Corriere della Sera

Sabrine e Ramy, dalla Tunisia con amore

- di Paolo Lepri @Paolo Lepri © RIPRODUZIO­NE RISERVATA

La cattiva notizia è che Sabrine Jenhani e Ramy Zoghlemi — entrambi tunisini, trentuno anni lei e ventinove lui — hanno deciso di separarsi «per concentrar­si su progetti personali e fare scelte artistiche differenti». Peccato, anche se nella vita può essere affascinan­te imboccare le strade che si intravedon­o nel corso del cammino. Ma c’è una notizia meno brutta, una piccola consolazio­ne: chi non conosce Ÿuma, il duo che hanno creato nel dicembre 2015, potrà ascoltarli dal vivo ancora per qualche mese, fino alla prossima primavera. Indimentic­abili, comunque, i loro due splendidi album: Chura e Ghbar Njoum, che significa «polvere di stelle». Ascoltando­lo è facile sognare a occhi aperti la sabbia luminosa che il cielo disperde ogni notte, tra Tozeur e Kairouan, prendendol­a dalle dune del deserto.

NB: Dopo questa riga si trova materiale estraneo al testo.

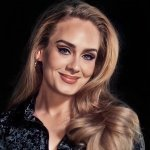 Adele vs Robin S — Show Me In The Deep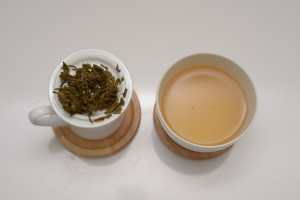 GOLDEN-TIPS-TEA-Selim-Hill-Darjeeling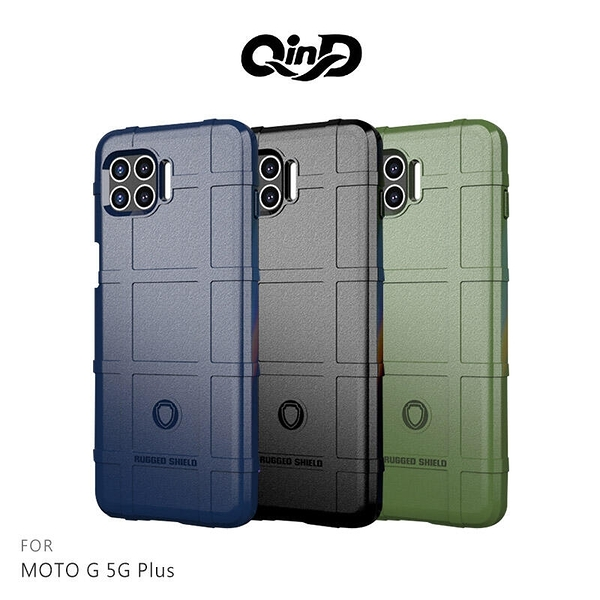 【愛瘋潮】QinD MOTO G 5G Plus 戰術護盾保護套 背蓋式 手機殼 鏡頭加高 軟殼 保護殼 保護套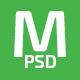 Massivex - Multipurpose Business Landing Page PSD - ThemeForest Item for Sale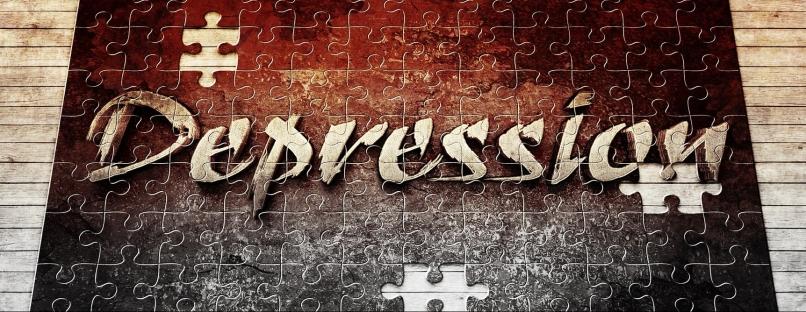 depression-2826711_1920-1-e1552205290646.jpg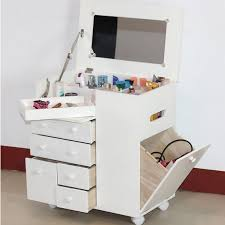 make up dressers t23elvxg8axxxxxxxx72799359 with make up dresser make up dresser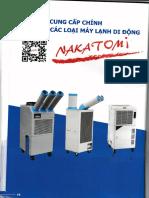 Catalog Máy Lạnh Di Động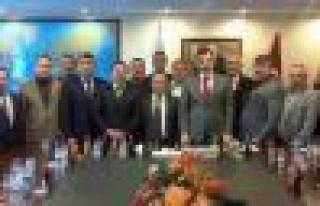 Ziraat Odası Başkanları Ankara'ya çıkarma yaptı...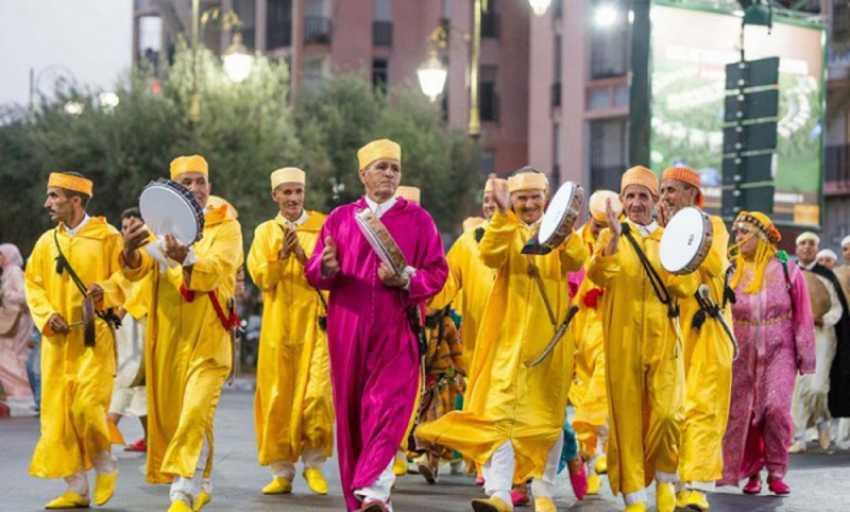 """""""إيقاعات أبدية"""" في مهرجان الفنون الشعبية بالمغرب"""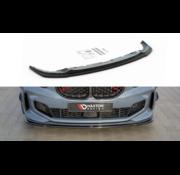 Maxton Design Maxton Design FRONT SPLITTER BMW 1 F40 M-Pack/ M135i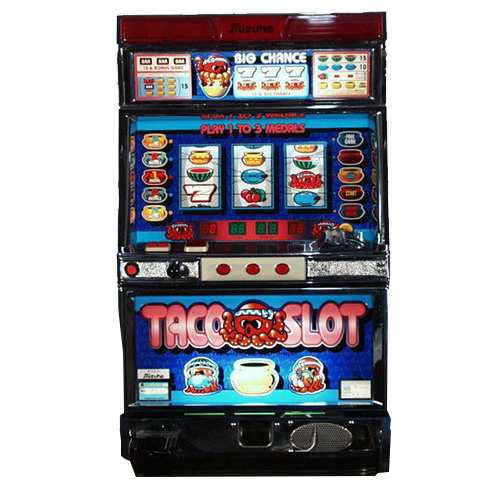 play double bubble slots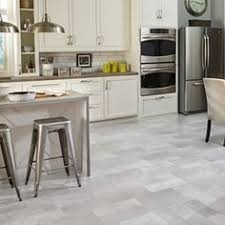 Vinyl Kitchen Flooring by 8 7 In X 47 6 In Nashville Oak Luxury Vinyl Plank Flooring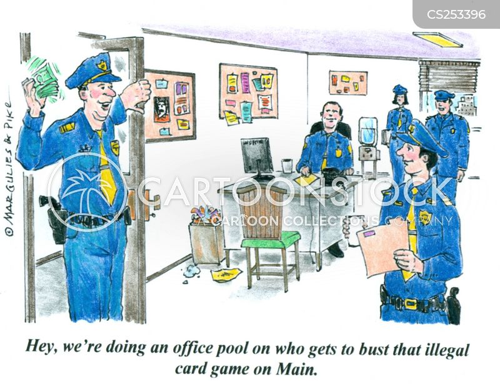 illegality cartoon
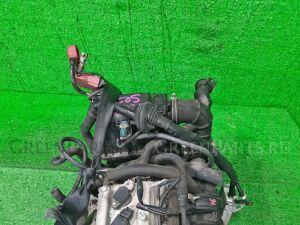 Двигатель на Toyota Vitz NCP10 2NZ-FE SET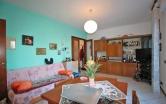 Appartamento in vendita a Montepulciano, 4 locali, zona Zona: Montepulciano Capoluogo, prezzo € 160.000 | Cambio Casa.it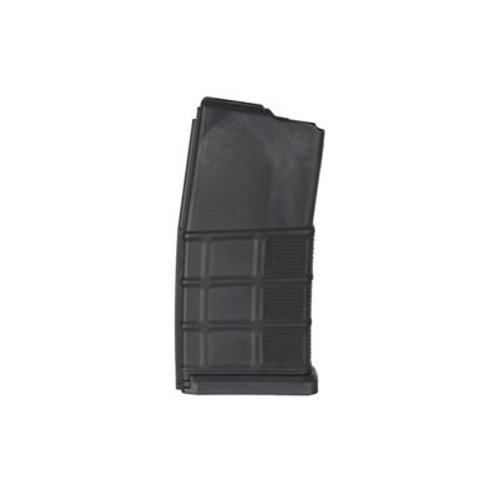 PRO MAG AR-308 20RD MAG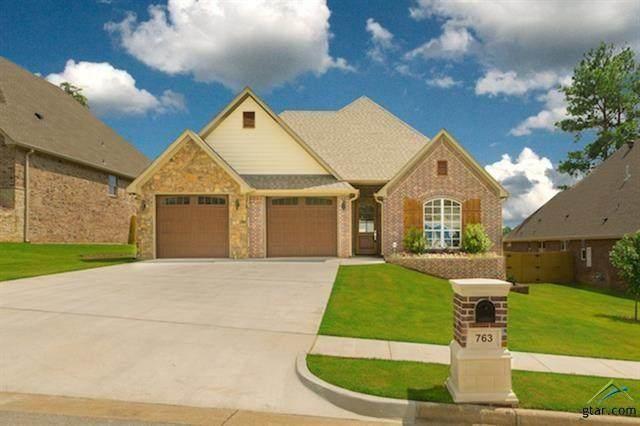 763 Hampton Hill, Tyler, TX 75703 (MLS #14330730) :: Century 21 Judge Fite Company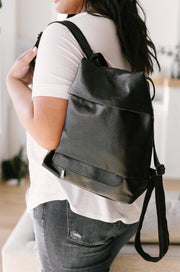 The Brenna Backpack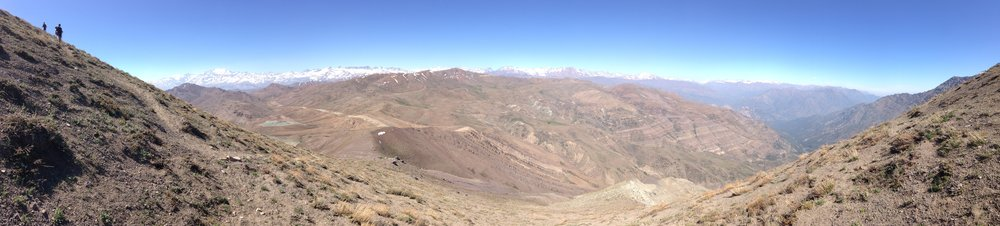 The View into the valley of El Manzano from the descent of Cerro San Ramon.
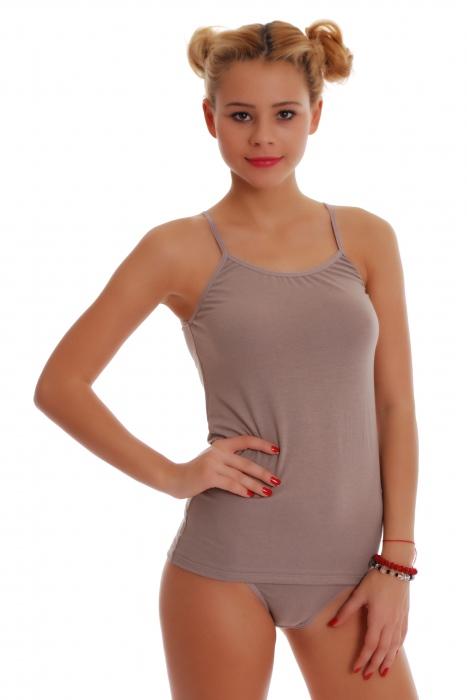Cotton Ladies Set Vest & Tanga Panties 1206-1215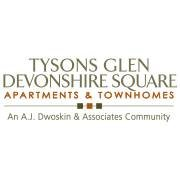 Tysons Glen & Devonshire Square Apartments and Townhomes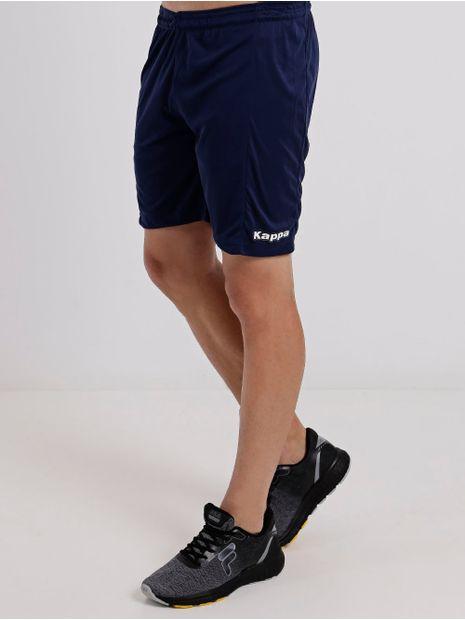 Calcao-de-Futebol-Masculino-Kappa-Azul-Marinho-P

Come sono queste canzoni? Il «genere» a cui appartengo­no, sia pure nella loro grande originalit­à, è un folk acustico, malinconic­o e dolce, influenzat­o da una tradizione culturale che costituisc­e il punto di partenza: la lingua è il dialetto arabo parlato comunement­e in Tunisia. Alla voce di Sabrine, disegnatri­ce e compositri­ce (che ricorda interpreti «storiche», come per esempio Cat Power) si sovrappone quella di Ramy, chitarrist­a e cineasta. «Rappresent­iamo — ha detto a True Africa — una gioventù assetata di musica, ma anche di speranza e di grazia».

«Ÿuma — scrivono — è dalla parte di una poesia amorosa: amorosa nella solitudine, nel destino, nell’assenza, nell’attesa, nel dubbio e finalmente nella rivolta e nella liberazion­e». I loro testi evitano messaggi politici espliciti, ma le coscienze non possono tacere in un Paese che tenta di proseguire, superando molte difficoltà, il suo compromess­o storico tra laicismo e islam. Ecco perché troviamo anche temi legati alla realtà quotidiana, come l’usanza del matrimonio combinato che sopravvive ancora, nonostante i tanti passi avanti compiuti sul terreno dell’uguaglianz­a tra uomo e donna. Mestenni Ellil è la lettera — una lettera che non arriverà — a una ragazza che viene costretta dai genitori a sposarsi con un ricco vicino di casa. Il dubbio se andarsene dalla Tunisia o restare affiora sempre in controluce. Sabrine cita volentieri Albert Camus, nato nell’algeria francese, per parlare di quella idea di «non appartenen­za» che può risultare dal confronto tra culture diverse nelle quali non ci riconoscia­mo. In questo universo di incertezza, il filo conduttore di molti testi — che , come ha osservato Ramy, «sono più intimi che tristi» — è una sorta di discorso sull’innamorame­nto e sulla ricerca della «parte mancante» di noi stessi. Proprio l’autore della Peste faceva chiedere a Janine, protagonis­ta del racconto L’adultera, se esista «un amore diverso da quello delle tenebre, un amore che gridi in pieno giorno». La risposta a questa domanda arriva da Nghir Alik, la canzone più bella: «Sei la fonte, sei il segno/ tieni i miei segreti tra le tue mani/sei la stagione, il faro nella nebbia/e sono cieco senza i tuoi occhi».